Myocardial infarction is a major cause of mortality and morbidity. Typically, the underlying disease is atherosclerosis. Over time patients develop atherosclerotic plaques that become unstable and ultimately some of these vulnerable plaques rupture and cause a thrombotic occlusion of the coronary arteries and thereby cause a myocardial infarction. Many patients die right away with their first myocardial infarction and many of those patients who survive develop severe heart failure.
To avoid these severe consequences, we have developed several biotechnological approaches:
- We developed a mouse model that reflects unstable, vulnerable, rupture-prone plaques as seen in patients.
- We discovered near-infrared autofluorescence as a characteristic feature of unstable plaques and are currently developing a novel invasive imaging approach to detect the dangerous vulnerable plaques before they rupture.
- We developed drugs that stabilise plaques.
- We designed drugs that prevent thrombosis and thus blockage of coronary arteries as a prophylactic approach towards prevention of myocardial infarction.
- We developed drugs that prevent heart failure, that often develops as ischaemia/ reperfusion injury after successful revascularisation of blocked coronary arteries.

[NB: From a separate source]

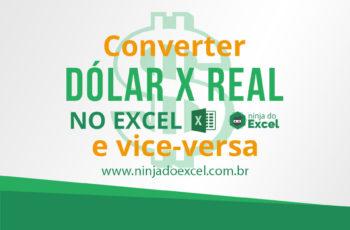 Converter Dólar em Real no Excel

For these approaches we use several imaging modalities such as fluorescence imaging, magnetic resonance imaging (MRI), X-ray computed tomography (CT), positron emission tomography (PET) and ultrasound. For our therapeutic approaches we use recombinant fusion proteins as well as small chemical compounds. We provide in vivo proof in mouse models of unstable atherosclerosis, myocardial infarction and thrombosis as well as with human thrombotic and atherosclerotic material. Most of our data have direct translational importance and have the potential to ultimately reduce mortality and morbidity associated with myocardial infarction.